Exercise details: Can you copy the data below word for word, from the line containing "Considering the photograph, is" through the line containing "the sandy beach at point (83, 63) →", including both of those lines?

Excerpted records:
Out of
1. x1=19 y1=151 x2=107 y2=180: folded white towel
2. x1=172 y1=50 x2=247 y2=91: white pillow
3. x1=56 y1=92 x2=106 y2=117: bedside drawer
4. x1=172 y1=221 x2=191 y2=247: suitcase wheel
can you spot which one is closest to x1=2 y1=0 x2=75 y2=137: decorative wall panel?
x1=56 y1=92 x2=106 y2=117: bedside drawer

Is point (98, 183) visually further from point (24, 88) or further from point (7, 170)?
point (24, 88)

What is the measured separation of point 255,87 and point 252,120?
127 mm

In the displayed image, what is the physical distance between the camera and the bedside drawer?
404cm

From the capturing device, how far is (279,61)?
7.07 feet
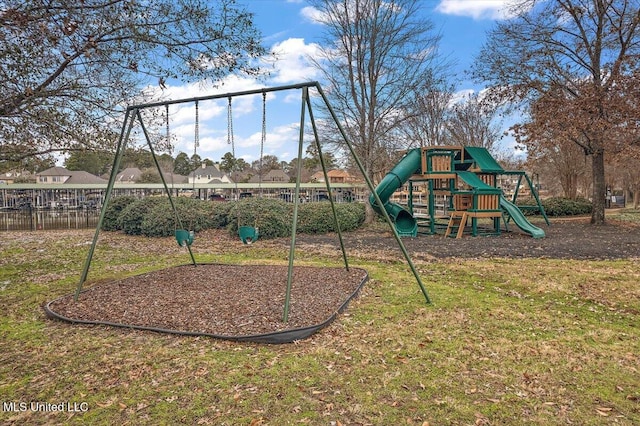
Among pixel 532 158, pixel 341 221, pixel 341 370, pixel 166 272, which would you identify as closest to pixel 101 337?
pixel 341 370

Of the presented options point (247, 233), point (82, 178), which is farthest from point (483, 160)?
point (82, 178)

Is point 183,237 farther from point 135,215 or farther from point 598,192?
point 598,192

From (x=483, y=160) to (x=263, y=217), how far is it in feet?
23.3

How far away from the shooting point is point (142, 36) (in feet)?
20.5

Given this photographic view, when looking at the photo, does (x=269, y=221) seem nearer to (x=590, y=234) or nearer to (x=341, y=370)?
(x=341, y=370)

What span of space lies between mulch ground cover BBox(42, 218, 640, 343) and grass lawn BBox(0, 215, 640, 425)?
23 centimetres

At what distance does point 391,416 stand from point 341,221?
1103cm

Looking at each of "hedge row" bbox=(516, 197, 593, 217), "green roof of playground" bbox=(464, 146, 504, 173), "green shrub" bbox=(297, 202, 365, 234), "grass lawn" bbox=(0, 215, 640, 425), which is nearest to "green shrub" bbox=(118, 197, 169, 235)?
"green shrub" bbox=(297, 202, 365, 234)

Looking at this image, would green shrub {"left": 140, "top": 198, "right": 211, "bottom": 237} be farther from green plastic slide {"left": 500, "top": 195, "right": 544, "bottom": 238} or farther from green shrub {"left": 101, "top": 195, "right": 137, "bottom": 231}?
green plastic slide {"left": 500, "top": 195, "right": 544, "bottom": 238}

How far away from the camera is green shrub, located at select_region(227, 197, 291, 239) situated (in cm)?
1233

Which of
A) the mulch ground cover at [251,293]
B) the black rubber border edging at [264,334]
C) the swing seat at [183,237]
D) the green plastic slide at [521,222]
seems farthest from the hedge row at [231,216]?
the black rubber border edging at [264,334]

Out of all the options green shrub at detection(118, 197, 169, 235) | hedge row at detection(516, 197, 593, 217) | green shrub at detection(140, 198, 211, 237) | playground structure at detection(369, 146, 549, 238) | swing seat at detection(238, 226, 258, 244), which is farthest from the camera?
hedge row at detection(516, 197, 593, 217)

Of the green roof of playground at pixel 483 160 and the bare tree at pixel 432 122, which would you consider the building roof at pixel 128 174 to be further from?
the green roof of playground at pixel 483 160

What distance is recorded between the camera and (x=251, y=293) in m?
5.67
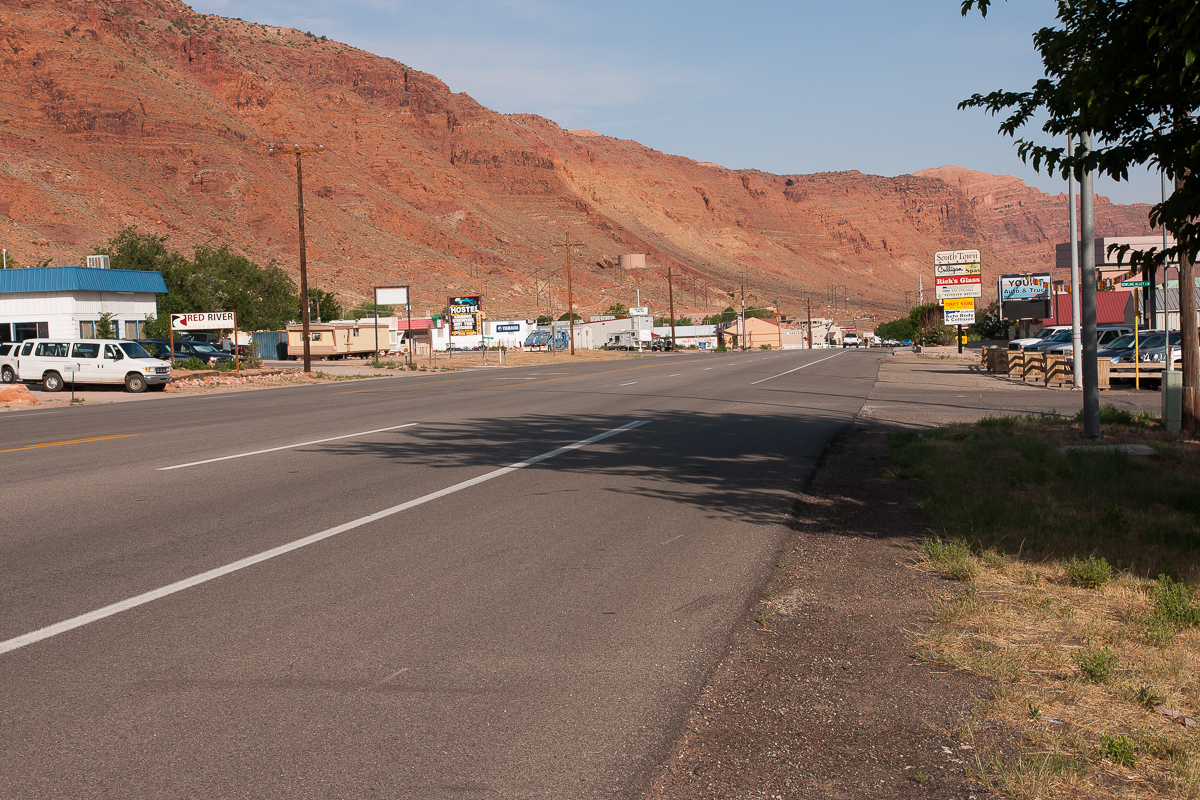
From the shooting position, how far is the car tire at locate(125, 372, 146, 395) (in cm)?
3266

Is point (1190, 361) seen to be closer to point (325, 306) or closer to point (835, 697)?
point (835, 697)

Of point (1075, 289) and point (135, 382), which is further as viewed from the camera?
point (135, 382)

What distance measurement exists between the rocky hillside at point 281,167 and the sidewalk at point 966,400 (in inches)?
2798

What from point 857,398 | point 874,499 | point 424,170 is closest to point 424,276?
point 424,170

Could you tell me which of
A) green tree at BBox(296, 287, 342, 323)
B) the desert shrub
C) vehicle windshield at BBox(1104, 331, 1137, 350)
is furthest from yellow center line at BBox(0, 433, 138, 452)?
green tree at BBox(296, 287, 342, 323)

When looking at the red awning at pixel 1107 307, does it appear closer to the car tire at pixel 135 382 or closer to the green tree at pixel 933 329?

==

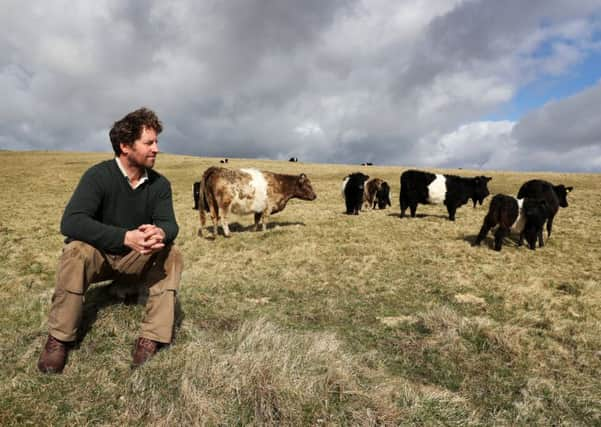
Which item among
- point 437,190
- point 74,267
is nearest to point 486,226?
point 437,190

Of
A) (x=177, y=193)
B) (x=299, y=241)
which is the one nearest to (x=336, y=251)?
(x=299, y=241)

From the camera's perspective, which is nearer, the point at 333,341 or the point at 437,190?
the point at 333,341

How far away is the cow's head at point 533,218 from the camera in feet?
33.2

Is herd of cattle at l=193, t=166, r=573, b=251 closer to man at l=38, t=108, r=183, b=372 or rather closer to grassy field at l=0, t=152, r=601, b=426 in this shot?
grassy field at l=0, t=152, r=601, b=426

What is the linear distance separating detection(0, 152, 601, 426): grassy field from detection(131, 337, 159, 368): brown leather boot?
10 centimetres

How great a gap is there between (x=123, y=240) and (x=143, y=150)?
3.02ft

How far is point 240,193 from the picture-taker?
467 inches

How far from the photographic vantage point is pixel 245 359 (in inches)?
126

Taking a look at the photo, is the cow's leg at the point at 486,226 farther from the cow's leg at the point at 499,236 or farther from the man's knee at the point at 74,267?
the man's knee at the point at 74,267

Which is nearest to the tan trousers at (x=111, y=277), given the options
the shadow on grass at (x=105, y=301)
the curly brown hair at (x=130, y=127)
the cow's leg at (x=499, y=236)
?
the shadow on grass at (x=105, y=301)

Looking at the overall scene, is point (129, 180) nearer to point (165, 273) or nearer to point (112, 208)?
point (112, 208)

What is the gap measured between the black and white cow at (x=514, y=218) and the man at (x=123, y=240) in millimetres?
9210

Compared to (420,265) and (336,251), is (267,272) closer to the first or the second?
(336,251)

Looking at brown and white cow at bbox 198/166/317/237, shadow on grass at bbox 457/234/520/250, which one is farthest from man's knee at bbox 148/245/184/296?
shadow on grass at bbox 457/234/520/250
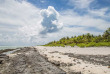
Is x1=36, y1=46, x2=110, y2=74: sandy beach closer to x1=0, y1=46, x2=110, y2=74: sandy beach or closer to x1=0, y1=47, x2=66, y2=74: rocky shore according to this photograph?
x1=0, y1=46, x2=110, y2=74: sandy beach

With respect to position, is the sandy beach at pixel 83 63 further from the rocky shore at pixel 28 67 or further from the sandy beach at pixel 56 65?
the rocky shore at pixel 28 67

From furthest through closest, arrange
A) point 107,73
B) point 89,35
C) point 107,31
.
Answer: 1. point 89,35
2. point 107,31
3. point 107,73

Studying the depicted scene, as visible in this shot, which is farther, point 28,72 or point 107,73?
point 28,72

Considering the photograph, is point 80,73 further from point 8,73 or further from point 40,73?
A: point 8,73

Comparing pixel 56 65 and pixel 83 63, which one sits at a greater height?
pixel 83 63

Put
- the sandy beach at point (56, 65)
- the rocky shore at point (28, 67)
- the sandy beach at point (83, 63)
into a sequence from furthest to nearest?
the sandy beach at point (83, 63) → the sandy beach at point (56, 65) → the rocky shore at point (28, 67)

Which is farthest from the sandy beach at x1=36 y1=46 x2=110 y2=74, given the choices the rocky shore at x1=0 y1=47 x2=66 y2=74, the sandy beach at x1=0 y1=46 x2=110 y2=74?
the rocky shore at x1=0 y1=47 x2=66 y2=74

Final answer:
Considering the photograph, is point 80,73 further from point 8,73 or further from point 40,73?
A: point 8,73

Comparing pixel 56 65 and pixel 83 63, which one sits at a greater height?
pixel 83 63

Put
- the sandy beach at point (56, 65)
- the rocky shore at point (28, 67)
- the sandy beach at point (83, 63)
into a sequence from furthest to nearest?
the sandy beach at point (83, 63) → the sandy beach at point (56, 65) → the rocky shore at point (28, 67)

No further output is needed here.